*Exercise description*. Reproduce the passage in the forum thread about moving to New Zealand or Australia that opens with "hi incredible4, this" and closes with "those assessments through.", switching "squabbles" to "arguments".

# NZ migration or Aust..



## incredible4 (Jul 25, 2010)

Dear All,

I am very new to this site, I hope to get some info's or recommendations from the expects like you before we proceed with our final decision.
Initially we wanted to migrated to Australia, now we have second thoughts on this. Me and my wife are thinking about New Zealand instead.

- Can anyone of you can give some advise what is the pros and cons for both countries?.
We planning to migrate to melb in aust but got no idea for NZ.

- I have successfully obtained assessments from ACS - ICT 26xx ANZSCO last week.(YeAHHHH...!!.)
for the skills migration? Do I still need to do another assessments for NZ?.....We just thinking we can make use of this to 
cut short the processing times. 

- in term of job opportunities' is NZ better than Aust? What about the cost of living.

- anybody regret going to NZ? (so sorry, if I have offended anyone...heheh)...

Thanks for the helps.
Cheers..:tongue1:


----------



## Darla.R (Mar 27, 2011)

hi incredible4, this is one of those blue touch paper questions 

Have you thought about asking it over on the Australian forum? I think you may cause less controversy there and it will be less likely to degenerate into one of those "my country is better than yours" squabbles.

Congratulations for getting those assessments through.


----------



## incredible4 (Jul 25, 2010)

Hi Darla,

Thanks for the replied. got it!...


----------



## anski (Aug 17, 2008)

curtisbud said:


> I am new to this forum. I am here discussing about newzeland immigration.


Hi,

Welcome to the forum. We hope to see you posting any questions you may have or you can use the search facility as many topics have been covered in detail in the past.


Anski


----------



## anski (Aug 17, 2008)

incredible4 said:


> Dear All,
> 
> I am very new to this site, I hope to get some info's or recommendations from the expects like you before we proceed with our final decision.
> Initially we wanted to migrated to Australia, now we have second thoughts on this. Me and my wife are thinking about New Zealand instead.
> ...


Welcome to the forum,

It may be better to post the questions relating to NZ on the NZ forum & the questions relating to Australia on the Australian forum rather than get into debate of one country versus the other which usually results in a slanging match & deviates completely away from the original question you asked.

Maybe someone can answer you skills question, I cannot help you there.

Anski


----------



## Darla.R (Mar 27, 2011)

I'd be happy to answer questions about both on the Australian forum and have lived in both long enough to be able to give a fair appraisal. 

Incredible4 if you're wanting compare and contrast types of responses that may be the better option.


----------



## incredible4 (Jul 25, 2010)

....when i google this website pop out and its really a very good informative site....thats why posted some questions above ..hopefully i can get some answer before we decided what we are to going to do.....

anyway thanks for the reply....

have a great day...


----------

*Dataset records*.
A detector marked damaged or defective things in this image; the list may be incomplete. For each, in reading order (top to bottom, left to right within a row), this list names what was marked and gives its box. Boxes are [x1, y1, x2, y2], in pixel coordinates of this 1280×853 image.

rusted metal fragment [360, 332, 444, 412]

==

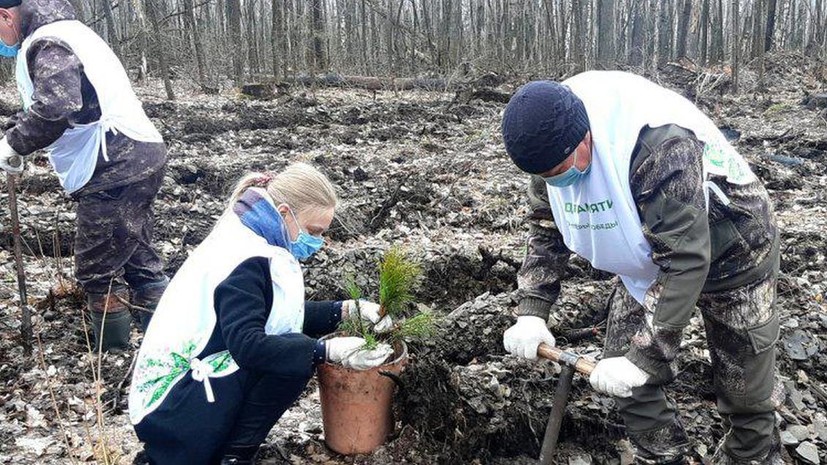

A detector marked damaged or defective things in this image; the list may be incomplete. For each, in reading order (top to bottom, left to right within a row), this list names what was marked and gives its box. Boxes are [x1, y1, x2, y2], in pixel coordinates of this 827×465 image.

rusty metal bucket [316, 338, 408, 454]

==

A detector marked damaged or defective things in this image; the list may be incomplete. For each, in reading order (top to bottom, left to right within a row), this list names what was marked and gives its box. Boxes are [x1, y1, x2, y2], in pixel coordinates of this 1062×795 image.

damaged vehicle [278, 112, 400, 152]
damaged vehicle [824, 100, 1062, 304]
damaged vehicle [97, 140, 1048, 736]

*Problem solution*.
hi incredible4, this is one of those blue touch paper questions 

Have you thought about asking it over on the Australian forum? I think you may cause less controversy there and it will be less likely to degenerate into one of those "my country is better than yours" arguments.

Congratulations for getting those assessments through.